Génuflexions devant un pseudo-racisme
C’est aussi ce moment historique où le temps s’écrase, véritable collapsus temporel où passé et présent s’interpénètrent violemment : le général confédéré Robert Lee fait post-mortem les frais du mouvement Black Lives Matter ; un peu plus et Victor Hugo serait poursuivi par la vindicte des #moiaussi ! Trudeau, qui reprochait au Père fondateur de la Confédération canadienne, John A. McDonald, d’avoir voulu, en homme de son époque, « civiliser » les Indiens, reçoit la monnaie de sa pièce : le voilà dénoncé pour un maquillage que personne ou presque ne tenait pour raciste il y a vingt ans !

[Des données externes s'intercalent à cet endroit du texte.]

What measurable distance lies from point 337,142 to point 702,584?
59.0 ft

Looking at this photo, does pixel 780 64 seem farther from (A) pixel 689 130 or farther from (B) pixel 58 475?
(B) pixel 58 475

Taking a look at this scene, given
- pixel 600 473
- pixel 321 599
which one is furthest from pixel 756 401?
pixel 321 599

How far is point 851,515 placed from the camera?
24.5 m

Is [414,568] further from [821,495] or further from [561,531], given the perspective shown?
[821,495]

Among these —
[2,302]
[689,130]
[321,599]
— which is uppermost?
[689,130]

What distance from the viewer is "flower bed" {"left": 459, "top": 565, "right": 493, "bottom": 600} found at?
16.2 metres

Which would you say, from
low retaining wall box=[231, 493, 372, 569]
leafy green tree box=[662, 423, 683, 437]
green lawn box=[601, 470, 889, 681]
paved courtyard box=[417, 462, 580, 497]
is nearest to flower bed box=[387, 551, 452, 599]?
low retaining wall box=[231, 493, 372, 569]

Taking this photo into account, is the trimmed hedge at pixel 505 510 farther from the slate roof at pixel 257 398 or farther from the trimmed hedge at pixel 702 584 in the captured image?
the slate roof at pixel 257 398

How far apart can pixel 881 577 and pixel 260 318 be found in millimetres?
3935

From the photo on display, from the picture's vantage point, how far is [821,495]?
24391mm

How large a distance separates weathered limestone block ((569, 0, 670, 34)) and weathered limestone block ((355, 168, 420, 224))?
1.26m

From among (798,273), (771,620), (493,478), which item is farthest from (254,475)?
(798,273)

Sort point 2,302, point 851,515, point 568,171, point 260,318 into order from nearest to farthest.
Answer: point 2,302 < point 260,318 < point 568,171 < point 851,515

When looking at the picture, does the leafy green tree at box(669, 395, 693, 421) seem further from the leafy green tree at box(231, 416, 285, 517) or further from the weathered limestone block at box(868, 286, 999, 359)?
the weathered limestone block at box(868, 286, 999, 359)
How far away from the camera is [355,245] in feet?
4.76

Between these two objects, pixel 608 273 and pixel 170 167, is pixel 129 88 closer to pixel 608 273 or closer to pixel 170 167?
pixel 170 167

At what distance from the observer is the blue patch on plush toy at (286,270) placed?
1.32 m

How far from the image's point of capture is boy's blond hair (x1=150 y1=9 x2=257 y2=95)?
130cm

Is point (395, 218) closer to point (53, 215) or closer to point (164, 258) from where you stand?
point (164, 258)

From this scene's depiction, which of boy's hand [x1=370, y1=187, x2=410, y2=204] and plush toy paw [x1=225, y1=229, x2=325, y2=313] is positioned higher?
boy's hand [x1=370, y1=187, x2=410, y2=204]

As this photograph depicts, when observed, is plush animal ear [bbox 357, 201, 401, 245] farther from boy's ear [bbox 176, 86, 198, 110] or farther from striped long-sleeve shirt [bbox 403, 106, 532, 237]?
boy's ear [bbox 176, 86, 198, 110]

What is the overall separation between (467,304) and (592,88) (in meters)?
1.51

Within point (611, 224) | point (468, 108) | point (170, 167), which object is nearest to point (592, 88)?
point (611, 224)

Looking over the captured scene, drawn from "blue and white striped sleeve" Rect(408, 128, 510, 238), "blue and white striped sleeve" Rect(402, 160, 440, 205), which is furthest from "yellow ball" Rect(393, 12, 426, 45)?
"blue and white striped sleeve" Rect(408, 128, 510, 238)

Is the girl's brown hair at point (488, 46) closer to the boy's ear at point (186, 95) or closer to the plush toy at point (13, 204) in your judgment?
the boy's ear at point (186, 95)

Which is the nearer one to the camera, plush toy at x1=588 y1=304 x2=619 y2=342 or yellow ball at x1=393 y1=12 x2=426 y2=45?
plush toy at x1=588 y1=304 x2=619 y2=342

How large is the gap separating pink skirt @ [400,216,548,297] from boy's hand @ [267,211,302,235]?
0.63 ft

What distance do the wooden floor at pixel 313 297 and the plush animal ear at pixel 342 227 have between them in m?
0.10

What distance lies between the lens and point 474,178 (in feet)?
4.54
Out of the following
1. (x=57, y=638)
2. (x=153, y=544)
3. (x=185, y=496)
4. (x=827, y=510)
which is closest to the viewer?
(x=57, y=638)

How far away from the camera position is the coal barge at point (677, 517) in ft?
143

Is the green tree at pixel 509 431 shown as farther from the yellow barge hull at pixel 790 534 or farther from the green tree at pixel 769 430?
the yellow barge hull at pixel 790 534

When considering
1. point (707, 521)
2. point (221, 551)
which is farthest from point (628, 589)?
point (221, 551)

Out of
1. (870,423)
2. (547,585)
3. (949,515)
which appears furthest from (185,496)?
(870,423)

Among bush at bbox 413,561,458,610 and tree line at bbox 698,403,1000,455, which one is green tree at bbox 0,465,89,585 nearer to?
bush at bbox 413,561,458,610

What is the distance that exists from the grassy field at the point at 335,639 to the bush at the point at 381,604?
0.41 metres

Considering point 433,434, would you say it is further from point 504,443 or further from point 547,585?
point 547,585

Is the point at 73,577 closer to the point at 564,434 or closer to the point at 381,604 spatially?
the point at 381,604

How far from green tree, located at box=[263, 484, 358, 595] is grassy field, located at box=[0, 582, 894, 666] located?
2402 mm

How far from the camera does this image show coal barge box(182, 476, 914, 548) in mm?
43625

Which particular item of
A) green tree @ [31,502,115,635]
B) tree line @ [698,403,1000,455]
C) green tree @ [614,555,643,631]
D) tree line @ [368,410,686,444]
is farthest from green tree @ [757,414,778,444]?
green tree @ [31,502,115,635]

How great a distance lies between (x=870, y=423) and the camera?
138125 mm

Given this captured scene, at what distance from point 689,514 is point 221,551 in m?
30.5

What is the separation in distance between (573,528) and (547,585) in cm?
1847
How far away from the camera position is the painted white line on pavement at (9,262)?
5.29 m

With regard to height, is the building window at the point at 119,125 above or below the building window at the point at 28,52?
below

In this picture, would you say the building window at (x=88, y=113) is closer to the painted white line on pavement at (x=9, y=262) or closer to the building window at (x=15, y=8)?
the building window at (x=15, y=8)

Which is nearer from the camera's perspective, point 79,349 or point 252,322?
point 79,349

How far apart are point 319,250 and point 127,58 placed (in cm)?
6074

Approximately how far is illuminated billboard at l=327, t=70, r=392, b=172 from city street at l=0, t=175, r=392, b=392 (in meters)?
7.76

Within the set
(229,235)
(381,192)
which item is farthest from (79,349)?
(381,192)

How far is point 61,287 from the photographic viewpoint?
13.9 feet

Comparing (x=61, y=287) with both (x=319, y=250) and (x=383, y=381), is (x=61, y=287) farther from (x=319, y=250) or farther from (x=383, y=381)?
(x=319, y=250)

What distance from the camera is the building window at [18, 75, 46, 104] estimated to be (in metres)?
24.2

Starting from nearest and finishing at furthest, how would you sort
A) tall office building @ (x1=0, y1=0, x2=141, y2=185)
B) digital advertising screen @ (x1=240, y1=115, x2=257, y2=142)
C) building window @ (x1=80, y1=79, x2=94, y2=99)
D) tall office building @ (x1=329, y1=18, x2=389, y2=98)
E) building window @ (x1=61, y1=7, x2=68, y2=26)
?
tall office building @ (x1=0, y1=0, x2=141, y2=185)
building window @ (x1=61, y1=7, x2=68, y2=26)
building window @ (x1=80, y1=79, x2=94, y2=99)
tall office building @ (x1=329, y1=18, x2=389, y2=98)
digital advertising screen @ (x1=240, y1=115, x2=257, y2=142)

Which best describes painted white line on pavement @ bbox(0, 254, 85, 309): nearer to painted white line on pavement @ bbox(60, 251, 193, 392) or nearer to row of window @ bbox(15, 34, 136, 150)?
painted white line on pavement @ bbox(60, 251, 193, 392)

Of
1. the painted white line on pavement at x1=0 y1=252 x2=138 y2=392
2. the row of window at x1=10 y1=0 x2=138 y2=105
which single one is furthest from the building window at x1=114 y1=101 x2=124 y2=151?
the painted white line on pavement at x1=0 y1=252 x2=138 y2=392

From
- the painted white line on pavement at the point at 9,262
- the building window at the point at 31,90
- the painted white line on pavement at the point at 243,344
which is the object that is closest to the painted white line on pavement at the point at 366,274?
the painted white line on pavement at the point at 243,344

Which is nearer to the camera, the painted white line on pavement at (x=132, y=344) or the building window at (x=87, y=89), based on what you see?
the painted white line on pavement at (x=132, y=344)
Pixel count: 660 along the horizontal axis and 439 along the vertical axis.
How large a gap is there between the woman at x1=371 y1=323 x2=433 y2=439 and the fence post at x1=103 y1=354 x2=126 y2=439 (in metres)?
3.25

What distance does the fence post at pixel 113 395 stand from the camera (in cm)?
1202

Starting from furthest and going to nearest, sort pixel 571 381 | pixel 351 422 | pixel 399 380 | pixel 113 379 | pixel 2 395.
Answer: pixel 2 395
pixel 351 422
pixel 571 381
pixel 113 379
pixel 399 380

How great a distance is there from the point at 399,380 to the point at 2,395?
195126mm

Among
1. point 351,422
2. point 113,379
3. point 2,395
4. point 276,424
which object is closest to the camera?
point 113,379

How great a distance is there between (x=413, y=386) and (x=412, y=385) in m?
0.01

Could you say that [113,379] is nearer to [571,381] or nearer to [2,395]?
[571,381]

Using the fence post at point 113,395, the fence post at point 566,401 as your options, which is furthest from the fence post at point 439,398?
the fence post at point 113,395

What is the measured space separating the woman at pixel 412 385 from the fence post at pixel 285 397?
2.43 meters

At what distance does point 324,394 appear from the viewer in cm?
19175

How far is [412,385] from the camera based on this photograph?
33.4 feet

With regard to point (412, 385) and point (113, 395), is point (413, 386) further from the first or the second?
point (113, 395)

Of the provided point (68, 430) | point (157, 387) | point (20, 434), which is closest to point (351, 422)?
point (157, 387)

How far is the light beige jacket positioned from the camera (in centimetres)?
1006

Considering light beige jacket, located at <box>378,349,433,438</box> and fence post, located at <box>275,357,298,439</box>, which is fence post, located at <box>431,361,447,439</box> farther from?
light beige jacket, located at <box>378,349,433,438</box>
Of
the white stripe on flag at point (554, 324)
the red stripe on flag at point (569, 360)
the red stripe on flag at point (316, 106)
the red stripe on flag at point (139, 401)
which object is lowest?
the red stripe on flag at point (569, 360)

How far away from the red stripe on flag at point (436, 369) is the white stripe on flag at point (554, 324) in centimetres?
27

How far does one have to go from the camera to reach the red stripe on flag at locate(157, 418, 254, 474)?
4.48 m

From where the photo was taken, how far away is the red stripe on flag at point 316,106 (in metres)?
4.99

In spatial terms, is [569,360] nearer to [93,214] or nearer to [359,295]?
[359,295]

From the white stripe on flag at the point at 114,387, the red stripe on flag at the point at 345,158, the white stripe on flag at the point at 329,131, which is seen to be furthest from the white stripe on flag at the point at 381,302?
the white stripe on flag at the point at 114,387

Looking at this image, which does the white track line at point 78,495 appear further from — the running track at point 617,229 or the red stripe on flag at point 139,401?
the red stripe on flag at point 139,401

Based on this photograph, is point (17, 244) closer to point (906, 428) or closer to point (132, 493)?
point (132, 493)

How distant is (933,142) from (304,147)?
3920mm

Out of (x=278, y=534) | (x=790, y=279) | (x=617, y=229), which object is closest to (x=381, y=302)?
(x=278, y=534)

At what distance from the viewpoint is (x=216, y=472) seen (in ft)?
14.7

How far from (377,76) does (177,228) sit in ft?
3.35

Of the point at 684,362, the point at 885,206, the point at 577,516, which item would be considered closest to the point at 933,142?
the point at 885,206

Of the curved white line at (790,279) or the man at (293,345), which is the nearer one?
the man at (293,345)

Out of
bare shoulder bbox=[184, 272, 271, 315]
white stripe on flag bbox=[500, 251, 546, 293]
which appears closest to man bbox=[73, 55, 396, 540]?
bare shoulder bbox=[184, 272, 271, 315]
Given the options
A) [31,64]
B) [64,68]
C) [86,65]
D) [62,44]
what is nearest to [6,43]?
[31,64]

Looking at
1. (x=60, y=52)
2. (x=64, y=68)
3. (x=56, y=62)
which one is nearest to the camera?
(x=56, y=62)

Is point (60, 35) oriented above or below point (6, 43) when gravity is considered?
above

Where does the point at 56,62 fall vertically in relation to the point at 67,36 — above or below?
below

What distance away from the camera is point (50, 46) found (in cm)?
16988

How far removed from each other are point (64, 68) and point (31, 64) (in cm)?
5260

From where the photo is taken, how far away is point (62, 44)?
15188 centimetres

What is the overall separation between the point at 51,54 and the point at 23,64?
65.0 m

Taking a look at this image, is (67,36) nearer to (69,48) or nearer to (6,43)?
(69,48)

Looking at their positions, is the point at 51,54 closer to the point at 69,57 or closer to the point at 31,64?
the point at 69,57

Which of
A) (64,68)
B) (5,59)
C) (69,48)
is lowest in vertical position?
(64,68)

Ce qui devrait étonner davantage, c’est l’étrange porosité des consciences à ces accusations de blackface et de racisme. Celles-ci fusent désormais et sont reçues tout naturellement comme si elles relevaient de l’évidence. Personne sur la scène médiatique ou parmi les responsables des communications du Parti libéral du Canada n’a ainsi osé remettre en question l’accusation lancée contre son chef, en disant simplement qu’il ne s’agissait pas de blackface et encore moins d’un acte raciste. On aurait pu alléguer également que ce n’était qu’une peccadille et que se déguiser en Aladin pour une soirée costumée ne causait de tort à personne. Mais non ! En s’excusant avec des sanglots dans la voix et par la négation répétée de son racisme supposé, Justin Trudeau a plutôt choisi d’accréditer ces accusations ubuesques et renforce ainsi le pouvoir de nuisance de ces activistes de la « guerre des races » qui en font ensuite leurs choux gras.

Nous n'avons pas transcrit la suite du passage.